## EXTRACT TO READ
In the first measurement campaign, targets were identified through the following step-by-step radar data analysis procedure:

(a)

The positions of the SGIs in the radar image were identified from photographs of the survey area. This step is essential, as it provides spatial and temporal references that guarantee that the targets can be precisely identified and co-located.

(b)

Mobile subareas containing targets T0, T1, T2 and T3 were extracted. As the SGIs tended to drift because of surface currents and wind, these subareas were needed in order to “follow” the targets, taking their speed into account. In the second measurement campaign, the dynamic extraction of the subareas, based on the target’s velocity, was introduced to compensate for the drift of the targets and to have the areolas always perfectly centered on the SGI. This important innovation allowed for overcoming the manual tracing procedure of the subareas used in [51].

(c)

The maximum backscatter intensity detected at each instant of time for each subarea containing targets T0, T1, T2 and T3 was measured.

Further information on radar data analysis is provided in [51].

In the second measurement campaign, the radar signals backscattered by the SGIs were hard to distinguish from the mean sea clutter, as their intensities are comparable in rough seas. This made module identification very difficult. Consequently, in order to overcome the detectability limits of the procedure based on analyzing the intensity of individual radar images, a decluttering procedure was introduced to reduce the clutter. By contrast with the procedure used to process the radar images in the first measurement campaign, step “b” was followed by a further radar image time-averaging step to reduce the fluctuations (the standard deviation) of the instantaneous clutter intensity. The results are detailed in Section 3.

2.6. Representation of Results

In order to facilitate the understanding and application of the results by the scientific community interested in target detection activities, it was decided, for this new paper, to present the results of the second measurement campaign in terms of the Normalized Radar Cross-Section (NRCS) rather than in terms of radar intensity, as was used in the previous work [51]. The use of the NRCS, employing the radar equation and considering specific key parameters of the radar system, aims to make the results comparable among different studies, radar systems, and operational conditions. Below is the procedure used to transform the radar images from intensity to the NRCS representation.

The signal received by a radar decays with a law proportional to the fourth power of the distance, as described by the radar equation:

$$P_r=\frac{P_t{G}^2{\lambda }^{2}RCS}{{\left(4\pi \right)}^3{R}^4}$$

(1)

with the variables defined as follows:

• P_r is the received power.
• P_t is the transmitted power.
• G is the antenna gain.
• λ is the wavelength of the radar signal.
• RCS is the equivalent radar cross-section of the target.
• R is the distance between the radar and the target.

The rapid decay of the signal prevents a clear representation of the image acquired by the radar. To overcome this limitation, all marine radars apply a signal compensation technique aimed at standardizing the radar signal and making it readable and usable for operators. This function is called PRE-STC (Pulse Repetition Interval—Sensitivity Time Control).

## Stored dataset entries
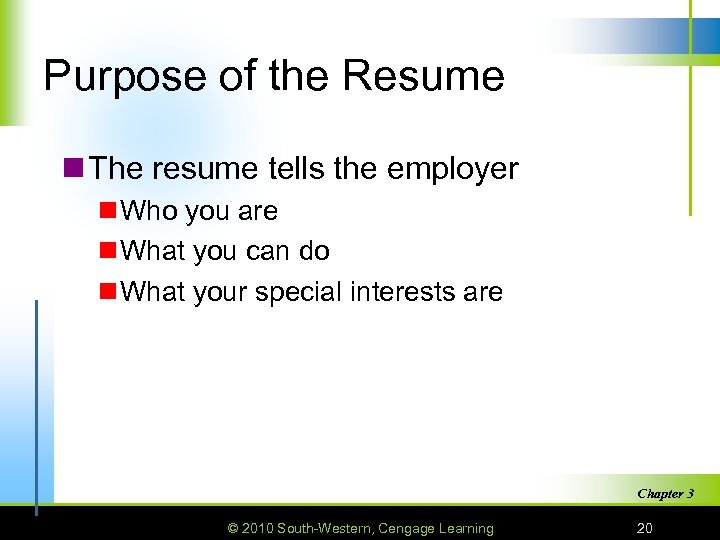 Purpose of the Resume

The resume tells the employer

Who you are

What you can do

What your special interests are

Chapter 3

© 2010 South-Western, Cengage Learning

20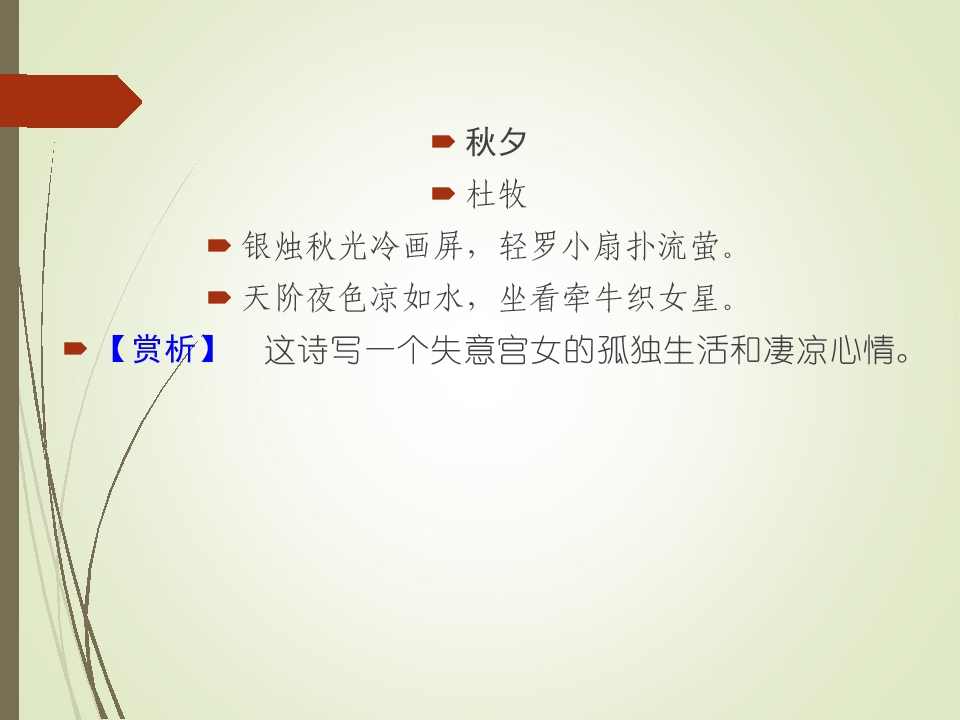 秋夕

杜牧

银烛秋光冷画屏，轻罗小扇扑流萤。

天阶夜色凉如水，坐看牵牛织女星。

【赏析】 这诗写一个失意宫女的孤独生活和凄凉心情。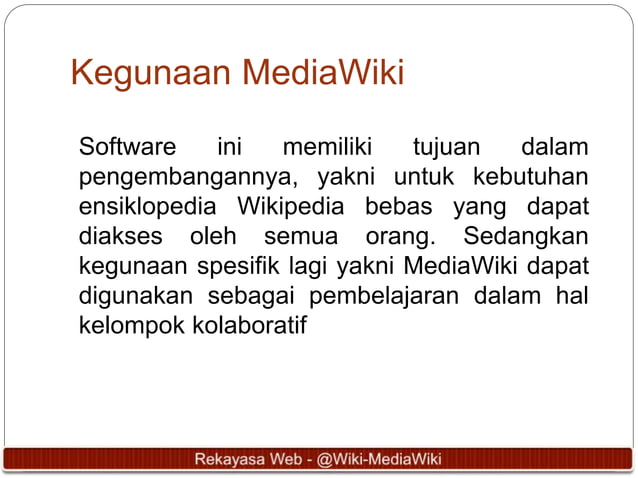 Kegunaan MediaWiki

Software ini memiliki tujuan dalam pengembangannya, yakni untuk kebutuhan ensiklopedia Wikipedia bebas yang dapat diakses oleh semua orang. Sedangkan kegunaan spesifik lagi yakni MediaWiki dapat digunakan sebagai pembelajaran dalam hal kelompok kolaboratif

Rekayasa Web - @Wiki-MediaWiki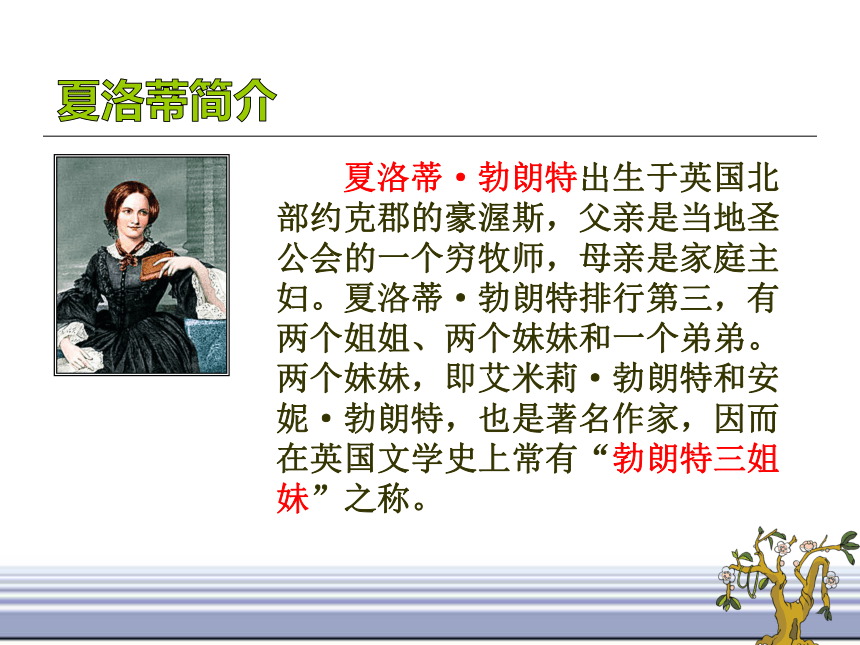 夏洛蒂简介

夏洛蒂·勃朗特出生于英国北部约克郡的豪渥斯，父亲是当地圣公会的一个穷牧师，母亲是家庭主妇。夏洛蒂·勃朗特排行第三，有两个姐姐、两个妹妹和一个弟弟。两个妹妹，即艾米莉·勃朗特和安妮·勃朗特，也是著名作家，因而在英国文学史上常有“勃朗特三姐妹”之称。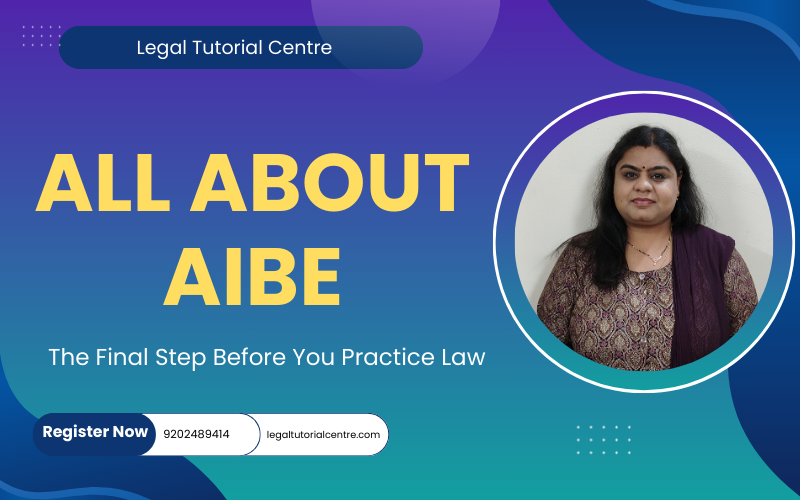 Legal Tutorial Centre

ALL ABOUT AIBE

The Final Step Before You Practice Law

Register Now 9202489414 legaltutorialcentre.com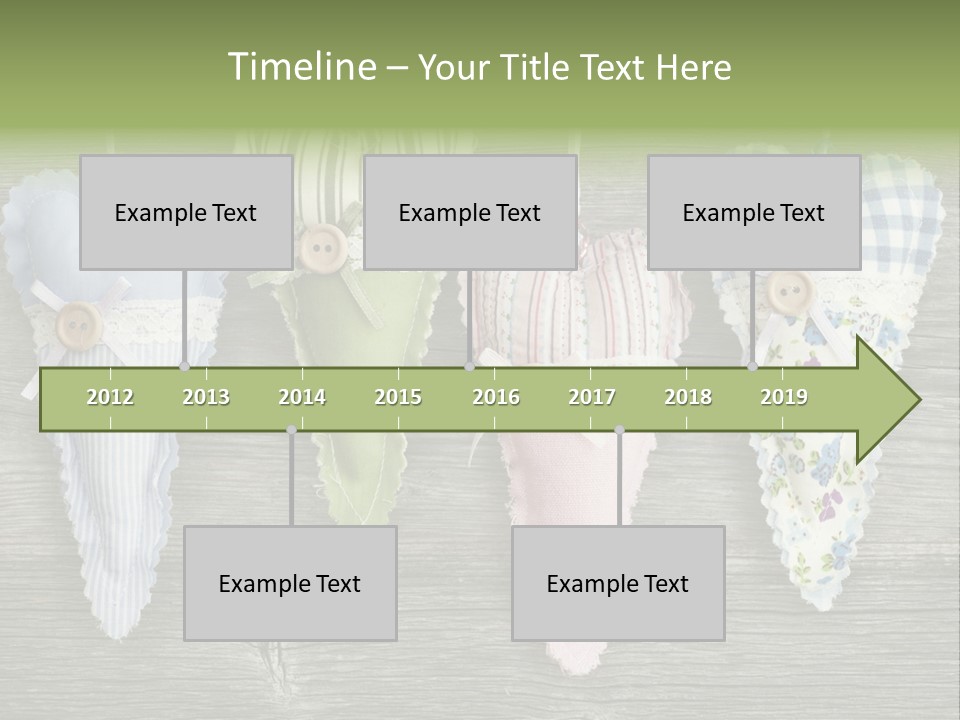 Timeline – Your Title Text Here

Example Text

Example Text

Example Text

2012 2013 2014 2015 2016 2017 2018 2019

Example Text

Example Text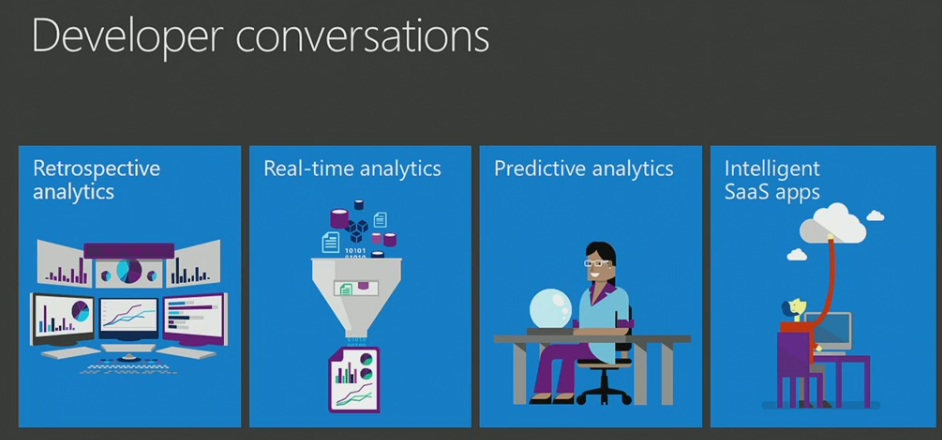 Developer conversations

Retrospective analytics

Real-time analytics

10101
01010

Predictive analytics

Intelligent SaaS apps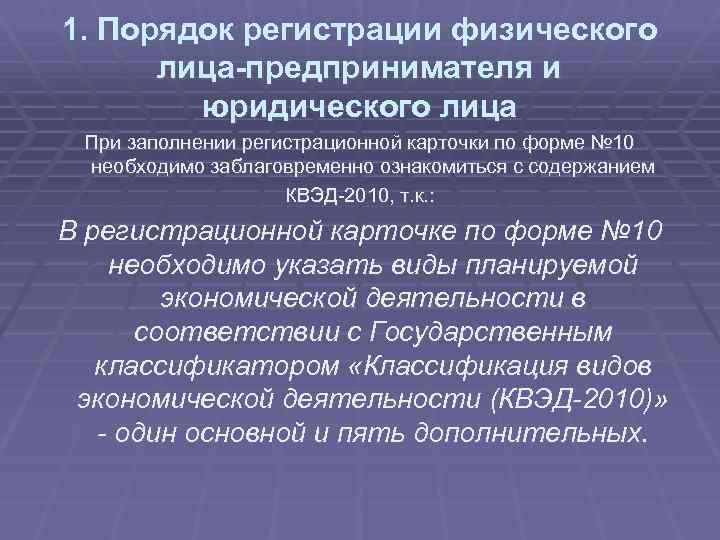 1. Порядок регистрации физического лица-предпринимателя и юридического лица

При заполнении регистрационной карточки по форме №10 необходимо заблаговременно ознакомиться с содержанием КВЭД-2010, т.к.:

В регистрационной карточке по форме №10 необходимо указать виды планируемой экономической деятельности в соответствии с Государственным классификатором «Классификация видов экономической деятельности (КВЭД-2010)» - один основной и пять дополнительных.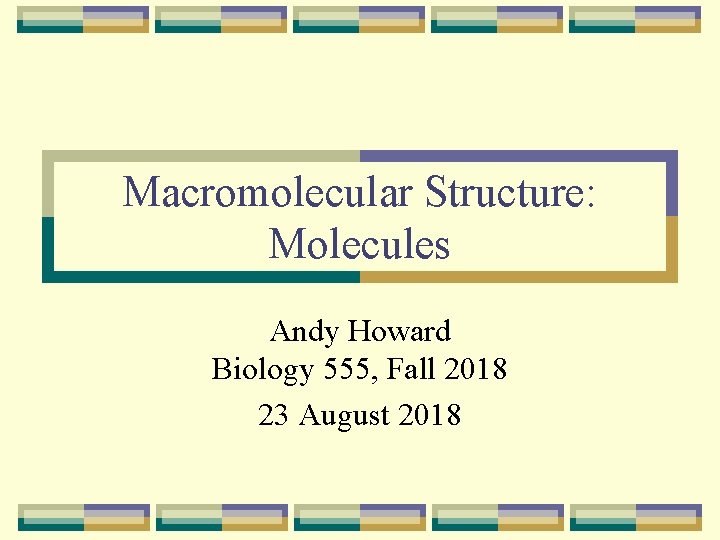 Macromolecular Structure: Molecules

Andy Howard
Biology 555, Fall 2018
23 August 2018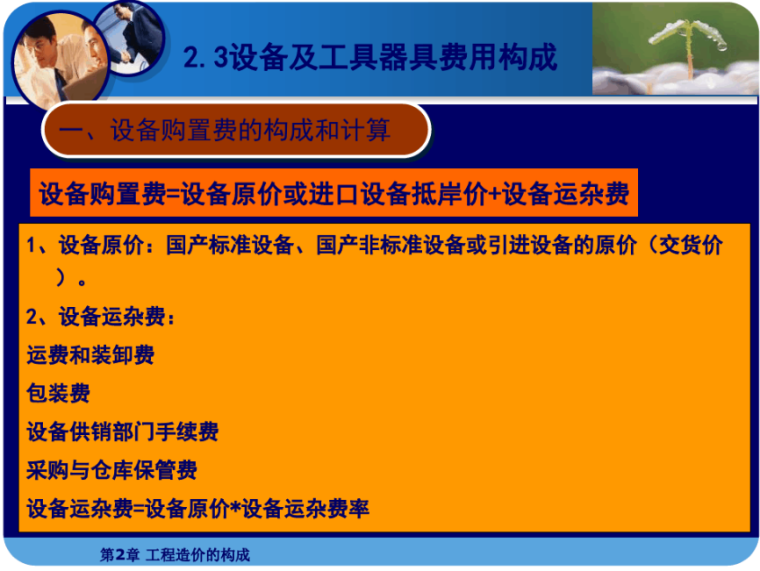 2.3设备及工具器具费用构成

一、设备购置费的构成和计算

设备购置费=设备原价或进口设备抵岸价+设备运杂费

1、设备原价：国产标准设备、国产非标准设备或引进设备的原价（交货价）。

2、设备运杂费：

运费和装卸费

包装费

设备供销部门手续费

采购与仓库保管费

设备运杂费=设备原价*设备运杂费率

第2章 工程造价的构成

## DIRECTIONS
1. Reproduce the passage of the radar data analysis text starting at "with the variables" and ending at "and the target.".
2. Summarize the radar data analysis text in two sentences.
3. List every variable that the radar data analysis text defines for the radar equation, together with its stated meaning.

## ANSWERS
1.
with the variables defined as follows:

• P_r is the received power.
• P_t is the transmitted power.
• G is the antenna gain.
• λ is the wavelength of the radar signal.
• RCS is the equivalent radar cross-section of the target.
• R is the distance between the radar and the target.

2. The targets were identified by locating the SGIs in the radar image from photographs, extracting mobile subareas that followed the drifting targets, and measuring the maximum backscatter intensity in each subarea. In the second campaign, a time-averaging decluttering step was added because the SGI signals were hard to distinguish from sea clutter, and the results were expressed as the Normalized Radar Cross-Section rather than radar intensity so that they could be compared across studies, radar systems, and operational conditions.

3.
- P_r: the received power
- P_t: the transmitted power
- G: the antenna gain
- λ: the wavelength of the radar signal
- RCS: the equivalent radar cross-section of the target
- R: the distance between the radar and the target